Recently when working on a project in javascript I tried something similar to this snippet. I was surprised to find out it doesn't work and instead throws an error.
const test = [1, 2, 3, 4];
const something = [1, 2, 3, 4, ,5, 6, 7, 8].filter(test.includes);
console.log(something);
TypeError: Cannot convert undefined or null to object
at includes (<anonymous>)
at Array.filter (<anonymous>)
at evalmachine.<anonymous>:3:45
at Script.runInContext (vm.js:74:29)
at Object.runInContext (vm.js:182:6)
at evaluate (/run_dir/repl.js:133:14)
at ReadStream.<anonymous> (/run_dir/repl.js:116:5)
at ReadStream.emit (events.js:180:13)
at addChunk (_stream_readable.js:274:12)
at readableAddChunk (_stream_readable.js:261:11)
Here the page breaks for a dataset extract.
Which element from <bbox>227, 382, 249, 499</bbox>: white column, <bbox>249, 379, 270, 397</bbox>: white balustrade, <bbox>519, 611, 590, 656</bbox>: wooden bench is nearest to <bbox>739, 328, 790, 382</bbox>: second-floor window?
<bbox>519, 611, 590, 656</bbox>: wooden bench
Is this a javascript bug or am I misunderstanding something here. The following snippets work fine:
const test = [1, 2, 3, 4];
const something = [1, 2, 3, 4, ,5, 6, 7, 8].filter(item => test.includes(item));
console.log(something);
And:
const test = [1, 2, 3, 4];
const someFunc = theThing => test.includes(theThing);
const something = [1, 2, 3, 4, ,5, 6, 7, 8].filter(someFunc);
console.log(something);
Working towards a more functional style of programming and point free when I see the patterns easily enough, this seems like an inconsistency.
Edit: This is not a duplicate. I don't need clarification on This
, just on how it was handled in the context of the includes function specifically.